HP’s ill-fated, 2010 acquisition of Palm, which it ended up jettisoning by 2014, has weighed heavily on the company.
After HP’s high hopes for Palm’s WebOS for smartphones were dashed, there was mixed opinion and many internal discussions over the viability of a return to the market. In the end, HP concluded that smartphone buyers could not be ignored. Smartphones are playing a larger role in computing since they can almost match laptops in horsepower and the sorts of software they can run.
The company is taking a cautious approach though, establishing a three-year timeline for success. HP is targeting the Elite X3 — which has a 5.96-inch screen and runs Windows 10 Mobile — at enterprises, but is open to launching a consumer handset, said Michael Park, general manager and global head of mobility at HP.
HP is trying to differentiate the Elite X3, announced in Barcelona at Mobile World Congress, from the competition by positioning it as a smartphone that can double as a laptop. Users can hook up a screen, mouse and keyboard and turn the super-fast Elite X3 into a laptop, according to Park.
Previous efforts to introduce handsets with similar capabilities have failed, the most notable example being Motorola’s Atrix, which was launched in 2011. But Park said changes in technology have allowed HP to develop a smartphone that can act as a laptop when needed.
The Windows 10 OS was instrumental in allowing HP to “flex form factors,” Park said. Windows 10 lets developers to create so-called universal applications that can run across multiple platforms and allow smartphones to access desktop applications from the cloud, Park said.
The Elite X3 has a Qualcomm Snapdragon 820 processor, which is one of the fastest mobile chips available. The chip — which is also targeted at tablets and PCs — is three times faster than similar Qualcomm processors from three years ago.
HP has a three-phase plan for the smartphone market. The first is to release the Elite X3, which will come out later this year. The second is to work with third-party developers and resellers to tweak legacy Windows applications so that they run in the cloud and can be accessed from smartphones.
Elite X3 users will be able to fire up cloud-based desktop applications via the HP Workspace, a virtualized desktop program.
Microsoft’s Project Centennial is designed to help developers bring existing code to Windows 10 and run applications in Azure, with the development process in some cases taking just a few days, Park said. Microsoft will maintain a catalog of available applications, and HP will certify resellers to assist customers in the conversion of applications to the cloud.
But many large desktop applications won’t move to cloud, and conventional PCs will be needed for those programs, Park acknowledged. A Web-based delivery model for larger applications requires bandwidth, which remains a problem, Park said.

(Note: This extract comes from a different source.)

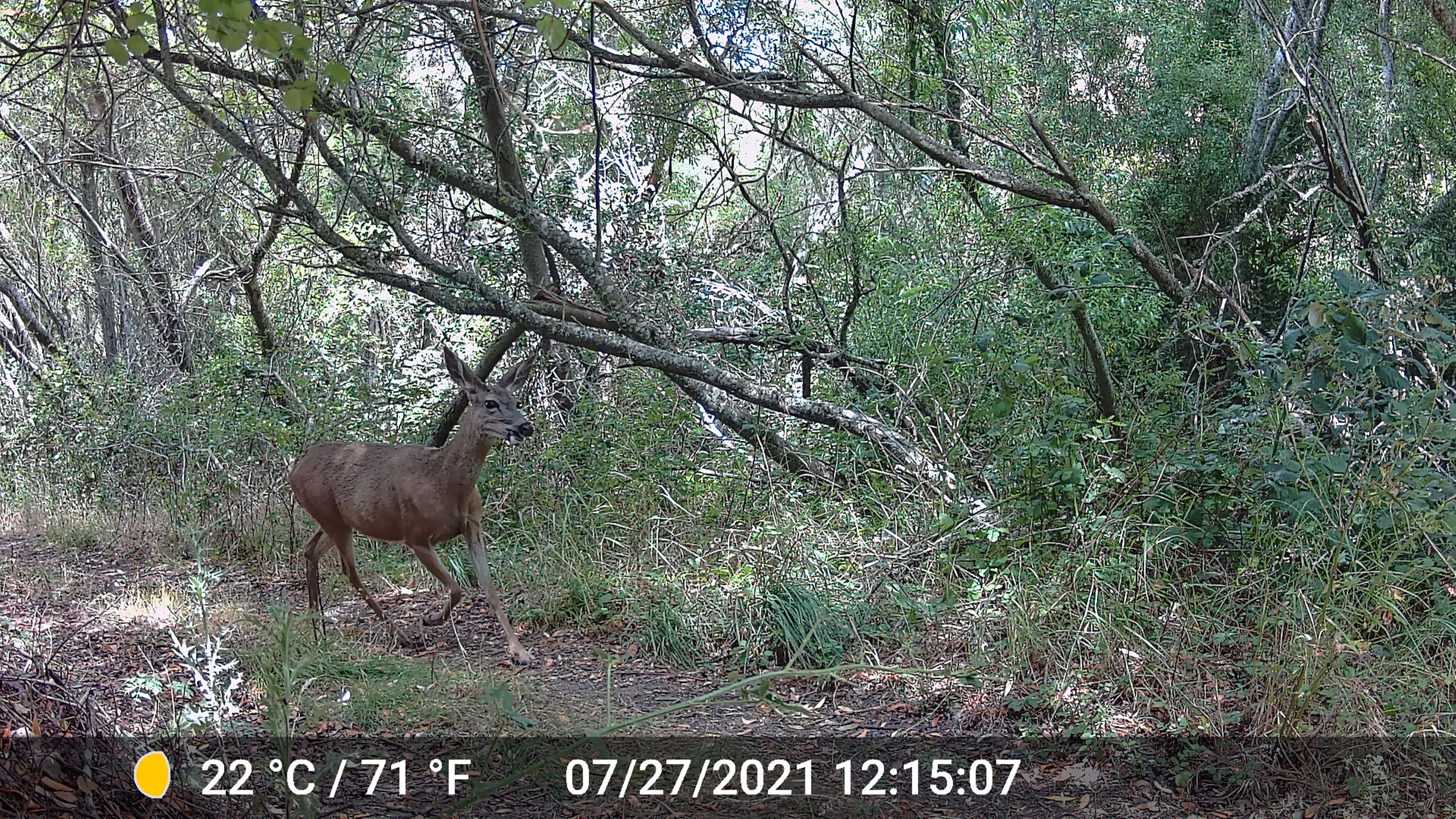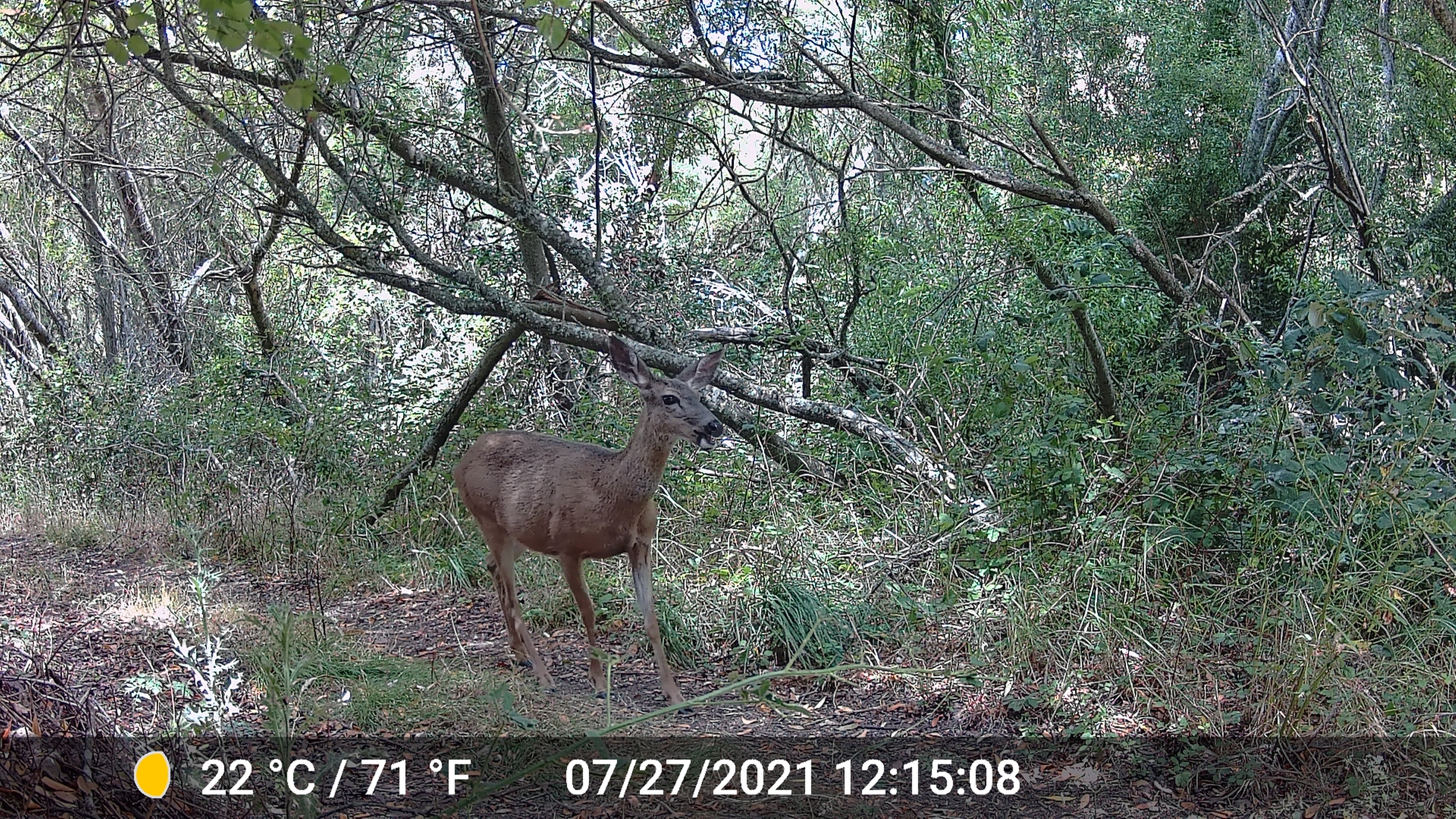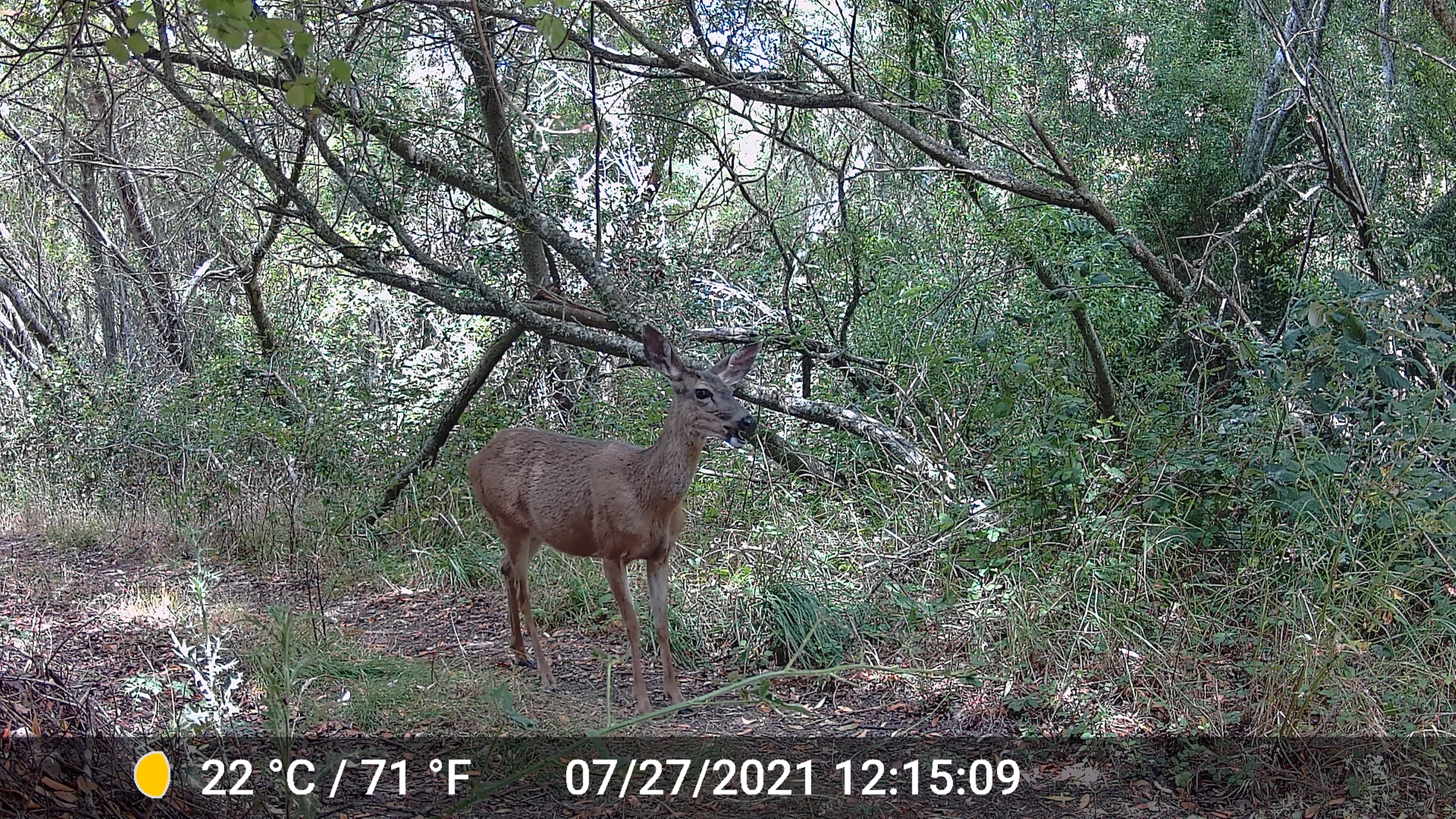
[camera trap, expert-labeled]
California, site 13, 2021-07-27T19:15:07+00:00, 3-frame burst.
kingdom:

Park would not talk about the third phase, but hinted at something that could involve moving to hands-free computing, perhaps with technology revolving around wearables and the Internet of Things. He gave the example of a firefighter, wearing a suit full of sensors feeding environmental and other relevant data to assist in rescue operations. That particular scenario may take a long time to become reality, but Park said computing is headed in that direction.
Meanwhile, it remains to be seen whether HP comes out with a consumer smartphone, though Park didn’t dismiss the idea. HP has been cutting many low-margin tablets and PCs from its line-up in order to improve profitability.

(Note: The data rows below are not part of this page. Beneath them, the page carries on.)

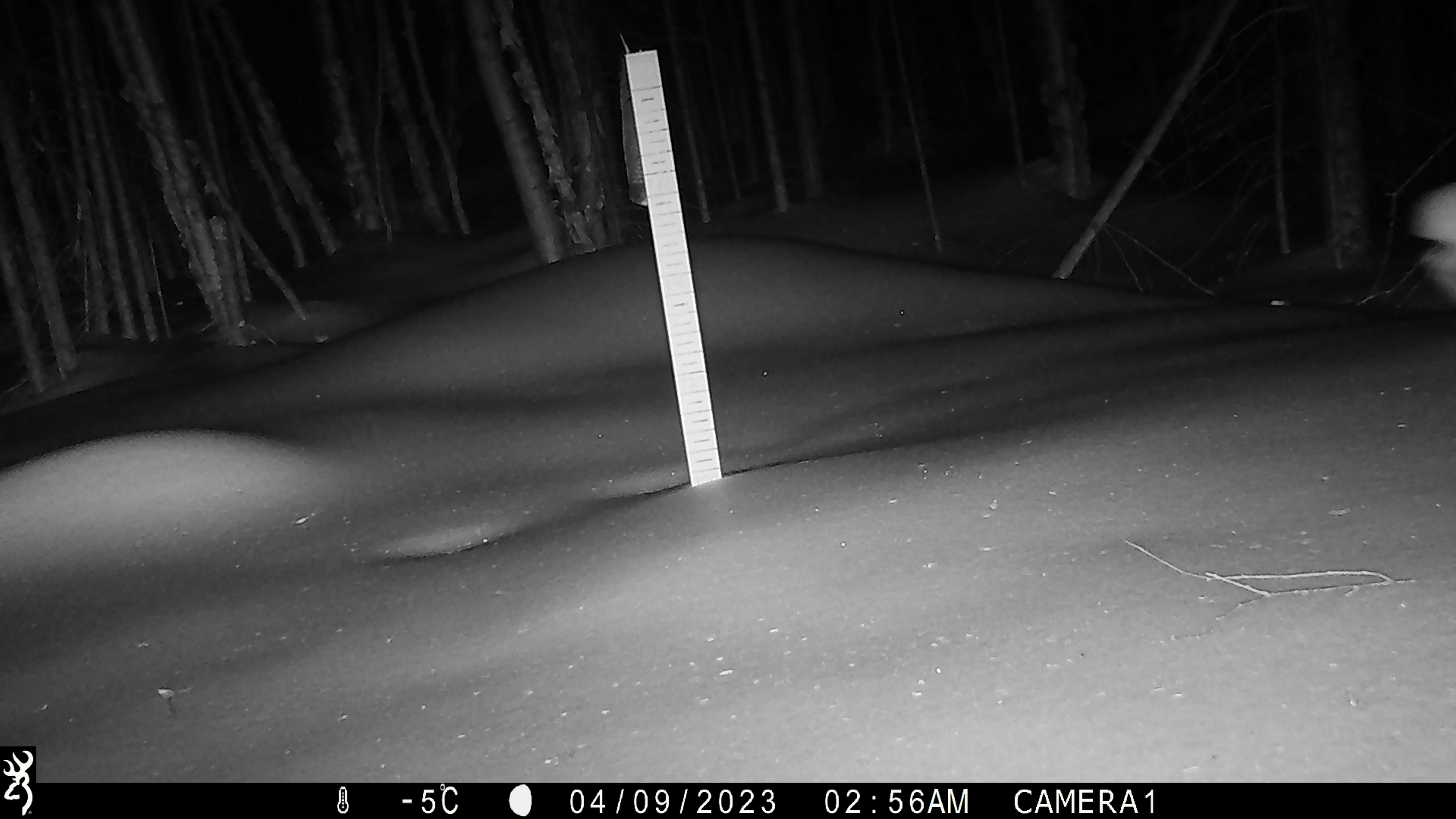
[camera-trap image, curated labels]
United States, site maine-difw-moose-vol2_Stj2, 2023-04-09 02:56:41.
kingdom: Animalia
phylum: Chordata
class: Mammalia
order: Lagomorpha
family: Leporidae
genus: Lepus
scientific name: Lepus americanus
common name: snowshoe hare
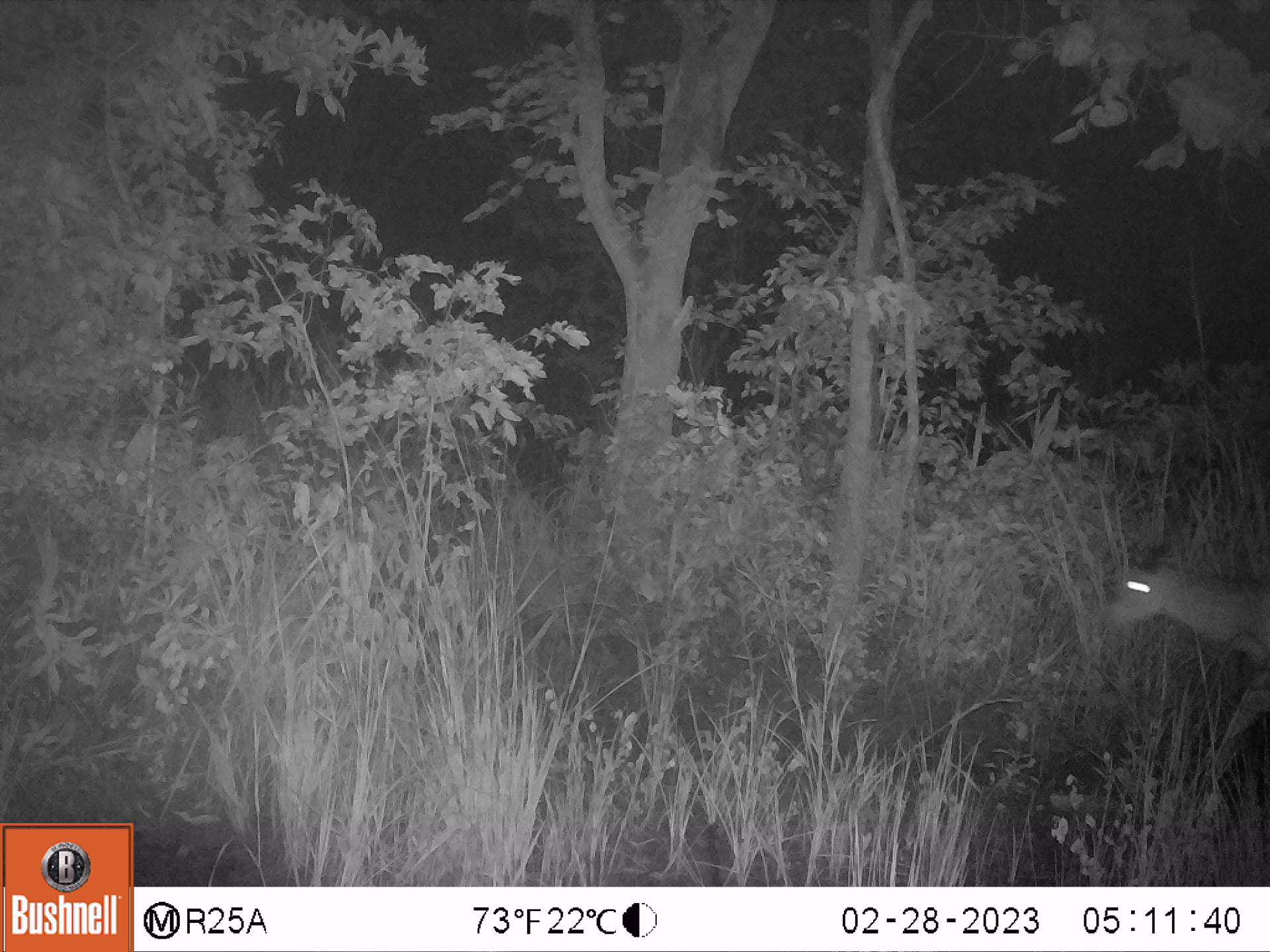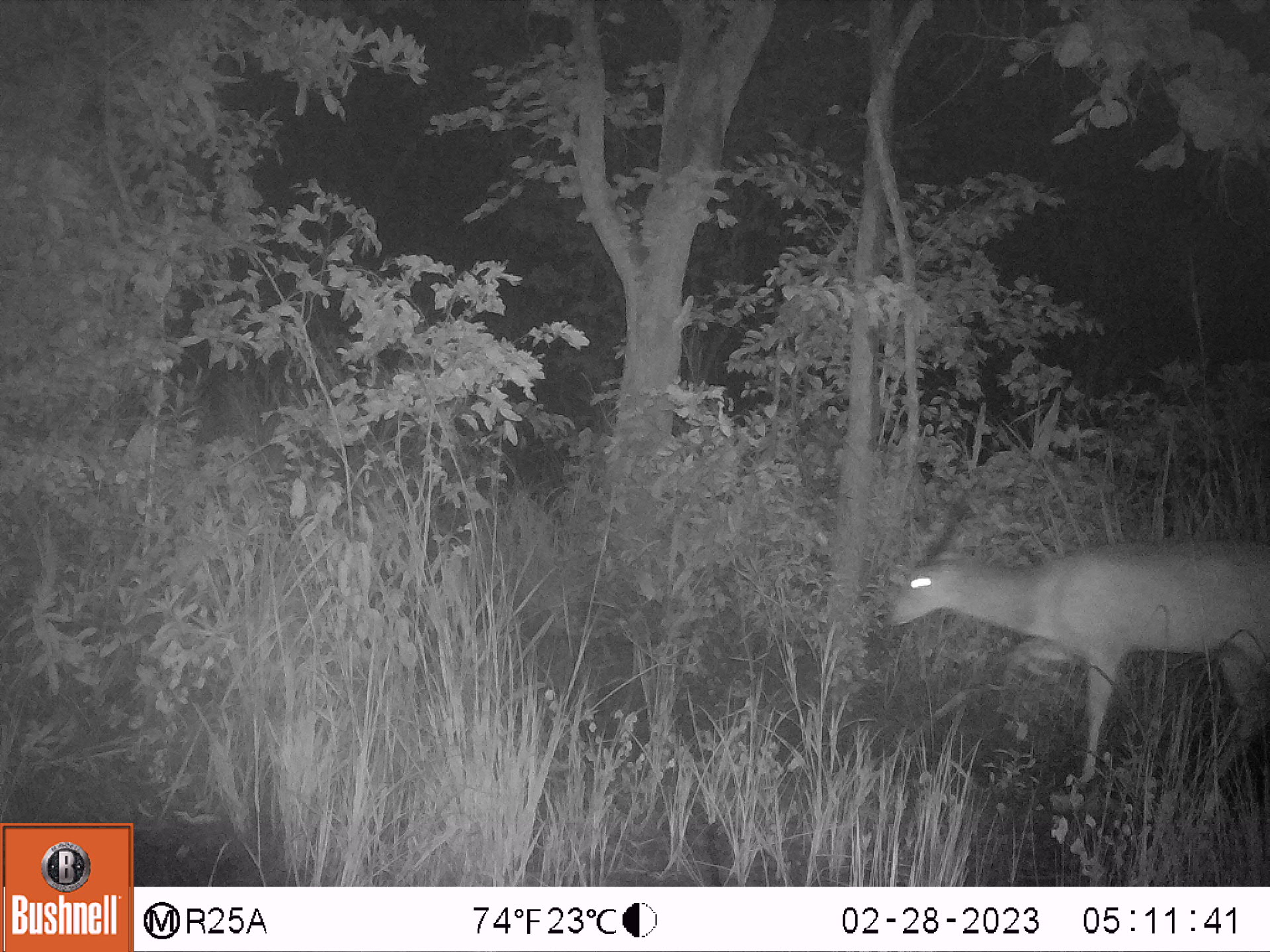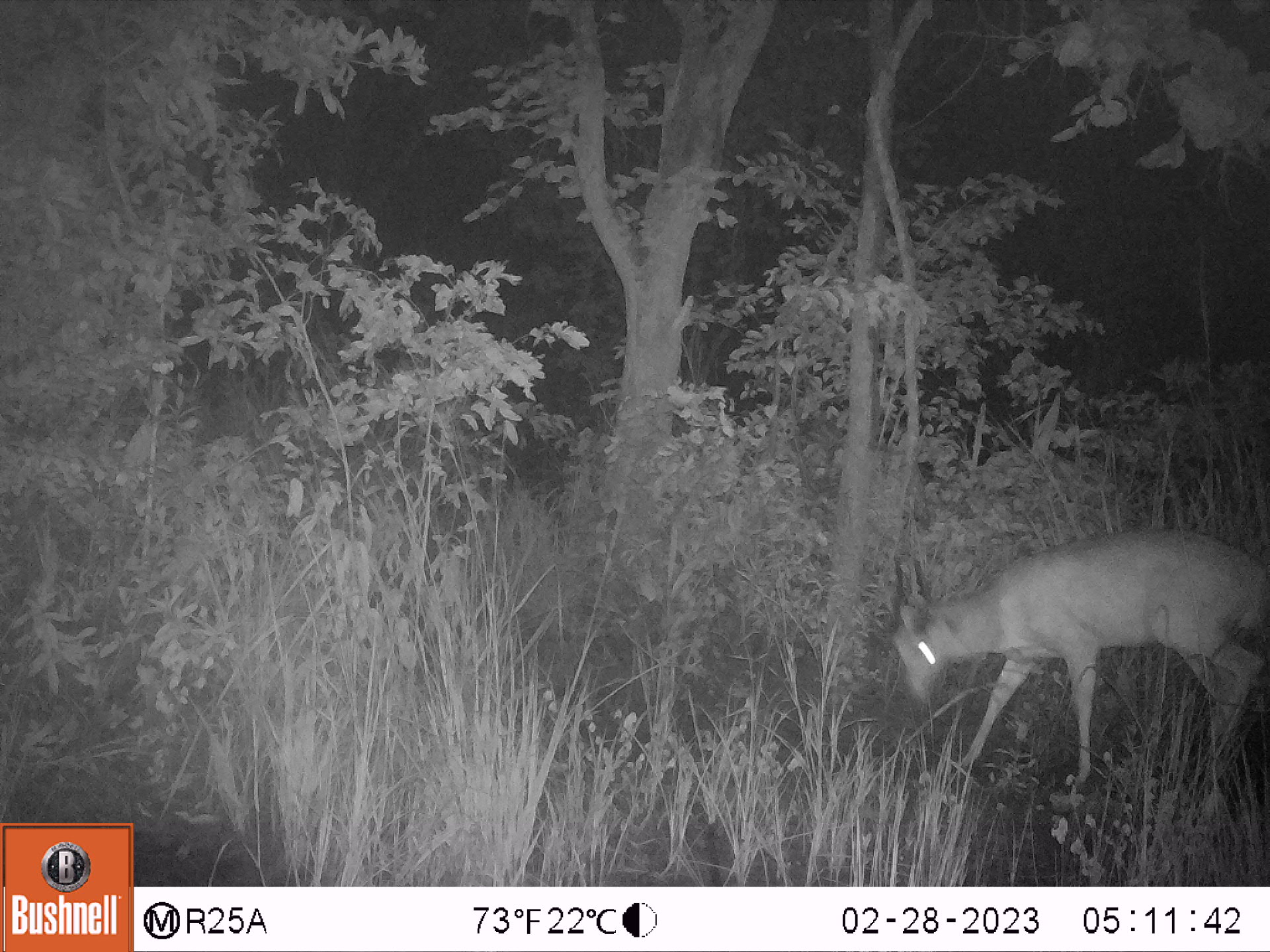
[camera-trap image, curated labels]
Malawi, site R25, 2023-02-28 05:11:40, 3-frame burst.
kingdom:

The Elite X3 has 4GB of LPDDR4, 802.11ac Wi-Fi and a microSD slot for up to 2TB of storage. Corning’s Gorilla Glass 4 technology lends ruggedness to the screen. It has an eight-megapixel camera, and “dual biometrics” that include iris detection and a fingerprint reader. It has dual SIMs and a large battery that could provide a full day and perhaps more of run time. HP didn’t provide exact battery life.
The company is also selling add-ons like a desk dock that has USB-C, USB-A and Ethernet ports. The dock can be used to charge the phone or connect handsets to wired networks, DisplayPort monitors or external peripherals like storage drives.

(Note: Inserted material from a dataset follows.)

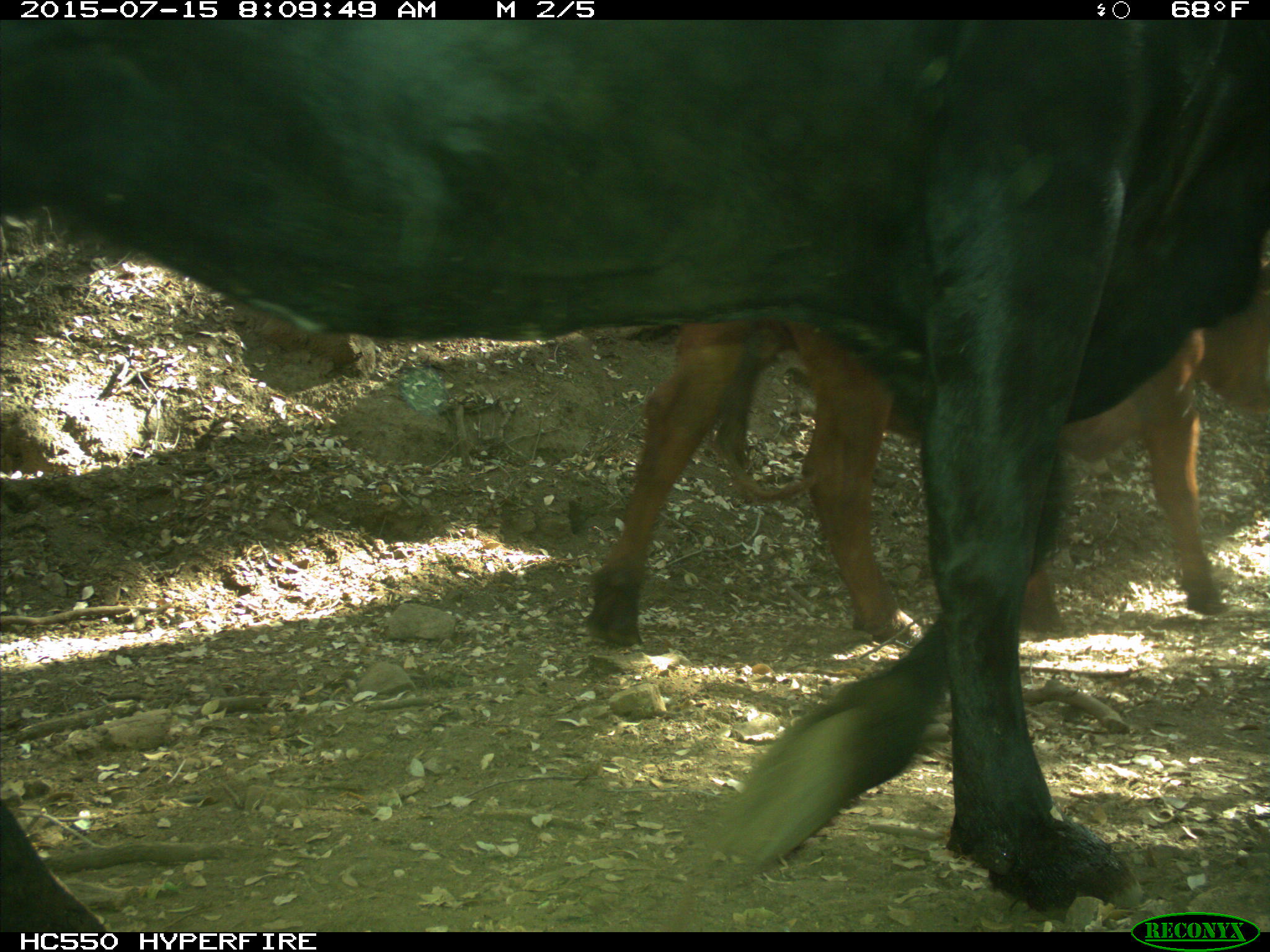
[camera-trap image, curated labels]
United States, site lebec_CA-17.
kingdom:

Another interesting accessory is a “Mobile Extender” that provides a full-fledged laptop experience when linked up wirelessly to the smartphone. The Mobile Extender has the looks of a laptop with a keyboard and 12.5-inch display, and can also link up with the Elite X3 through a USB Type-C cable. The Mobile Extender has no storage or memory of its own and all the computing power is drawn from the Elite X3.
HP did not provide a specific release date or pricing for the Elite X3.